- _Directive 1_
Copy out the rows word for word, from the start of the rows through the line that contains "3.10 meters".

+++ Text shown

## Folios 3-4: ADM to AAL

** [3r]** My dear Lady Lovelace

The solution of the \(t^3+t^2+t\) problem is correct

and I have no doubt from it that you fully understand the problem

of the stone.

The difficulty you meet with in the variable coefficient would

be fatal to the process if the coefficient increased __without limit__

as the value of \(k\) diminishes __without limi__t.

But in this case \(t\) which you call a variable, is really

a given constant, for it is __not__ \(t\) which varies, but the __time__

which is first \(t\) , then \(t+k\) , then \(t+2k\) , &c.

There is a little incorrectness in the phraseology of variable

quantities. A quantity varies, it is first \(x\) , and then \(x+a\) ;

here it is usual to say that \(x\) varies, whereas it is not

\( x\) , but the magnitude which \(x\) represents, which changes

and is no longer represented by \(x\) , but by \(x+a\)

Thus if we pass in thought from 10 seconds to 11 eleven *sic*

seconds, we say let 10 vary, and become 11. Now 10 is a

fixed symbol, and so is 11; it is we ourselves who vary our

supposition, and pass from one to the other.

But even if the coefficients of \(k\) __were __variable, it

would not vitiate the result, as may be thus shown

Let \(a+vk\) be an expression in which \(a\) is a constant

\( k\) diminishes without limit, and \(v\) at the same time

varies, say increases. Let \(v\) always remain finite, that

is, let it not increase without limit while \(k\) diminishes**[3v**] Suppose for instance, that it never exceeds a

certain number (no matter how great) say a

million. Then \(vk\) never exceeds \(1000,000.k\) . Now if

\( k\) may be made as small as we please, so may \(1000,000k\) ,

and still more \(vk\) , which is less, or at least not greater.

++++++

- _Directive 2_
Carry on the letter to Lady Lovelace about variable quantities, starting after its last sentence.

+++ Exercise inputs

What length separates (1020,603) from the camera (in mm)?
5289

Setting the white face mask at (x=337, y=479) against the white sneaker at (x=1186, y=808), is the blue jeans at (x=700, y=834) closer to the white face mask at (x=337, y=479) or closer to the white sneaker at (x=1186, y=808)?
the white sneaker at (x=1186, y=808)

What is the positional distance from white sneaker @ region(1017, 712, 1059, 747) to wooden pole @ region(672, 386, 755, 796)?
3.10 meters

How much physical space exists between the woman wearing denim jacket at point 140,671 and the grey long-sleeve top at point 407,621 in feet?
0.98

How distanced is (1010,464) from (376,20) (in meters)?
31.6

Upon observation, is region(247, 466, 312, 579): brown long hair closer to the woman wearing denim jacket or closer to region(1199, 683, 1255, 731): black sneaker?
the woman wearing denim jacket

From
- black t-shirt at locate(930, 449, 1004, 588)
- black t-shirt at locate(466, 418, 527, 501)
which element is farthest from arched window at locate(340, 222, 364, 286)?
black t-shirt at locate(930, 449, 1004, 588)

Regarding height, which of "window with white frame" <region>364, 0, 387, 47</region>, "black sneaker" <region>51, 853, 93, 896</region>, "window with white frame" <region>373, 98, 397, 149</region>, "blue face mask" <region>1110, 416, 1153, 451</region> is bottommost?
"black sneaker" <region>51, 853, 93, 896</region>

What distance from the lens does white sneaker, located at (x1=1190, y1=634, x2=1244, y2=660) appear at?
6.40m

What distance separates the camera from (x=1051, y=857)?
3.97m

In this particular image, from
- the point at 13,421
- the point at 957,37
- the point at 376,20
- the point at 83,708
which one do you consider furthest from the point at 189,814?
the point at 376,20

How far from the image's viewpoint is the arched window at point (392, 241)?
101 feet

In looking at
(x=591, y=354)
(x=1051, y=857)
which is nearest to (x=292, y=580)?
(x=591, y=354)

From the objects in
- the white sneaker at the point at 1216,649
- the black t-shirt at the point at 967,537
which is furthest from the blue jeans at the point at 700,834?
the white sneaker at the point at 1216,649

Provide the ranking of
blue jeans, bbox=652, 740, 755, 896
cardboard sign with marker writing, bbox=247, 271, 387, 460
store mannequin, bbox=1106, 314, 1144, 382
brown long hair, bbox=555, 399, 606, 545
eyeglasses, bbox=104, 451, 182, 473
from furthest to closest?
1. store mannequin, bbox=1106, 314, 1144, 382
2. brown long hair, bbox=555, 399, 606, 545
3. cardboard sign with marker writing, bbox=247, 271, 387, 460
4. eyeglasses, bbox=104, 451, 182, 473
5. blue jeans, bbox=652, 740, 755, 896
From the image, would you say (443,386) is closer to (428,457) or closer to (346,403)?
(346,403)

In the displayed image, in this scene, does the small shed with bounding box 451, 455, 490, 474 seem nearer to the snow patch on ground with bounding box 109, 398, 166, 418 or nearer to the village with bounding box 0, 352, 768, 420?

++++++

- _Expected answer 1_
What length separates (1020,603) from the camera (in mm)?
5289

Setting the white face mask at (x=337, y=479) against the white sneaker at (x=1186, y=808), is the blue jeans at (x=700, y=834) closer to the white face mask at (x=337, y=479) or closer to the white sneaker at (x=1186, y=808)?
the white sneaker at (x=1186, y=808)

What is the positional distance from white sneaker @ region(1017, 712, 1059, 747) to wooden pole @ region(672, 386, 755, 796)?
3.10 meters

- _Expected answer 2_
That is \(vk\) diminishes without limit, and

\( a+vk\) has the limit \(a\) .

But if \(v\) increased without limit as \(k\)

diminished, the case __might__ be altered (not necessarily__would__. For example

1. Let \(v=\) [\( \frac{1}{k}\) crossed out] \(\frac{1+k}{k}\)

\(a+vk=a+1+k\) and the limit is \(a+1\)

2. Let \(v=\frac{1+k}{k^2}\)

\(a+vk=a+\frac{1+k}{k}\,,\) and increases without limit

3. Let \(v=\frac{1+k}{\sqrt k}\)

\(a+vk=a+(1+k)\sqrt k\,,\) and the limit is \(a\) , as at first.

And \(\frac{1+k}{k}\) , \(\frac{1+k}{k^2}\) , \(\frac{1+k}{\sqrt k}\) all increase without

limit as \(k\) diminishes without limit.

**[4r]** Your correction of the press is right. On the cover

of no 12 you will see a list of errata.

[diagram here in original] When two lines at right angles

are made standards of position, and

when the position of a point is

determined by its perpendicular

distance from the lines, as \(PA\) , \(PB\) ,

then \(PA\) and \(PB\) are called __co-ordinates__ of \(P\) . One of

them, as \(BP\) is usually found by its equal \(OA\) , and called

the __abscissa__ of \(P\) , the other, \(AP\) , is called the ordinate.

I have written something on the paper which I return.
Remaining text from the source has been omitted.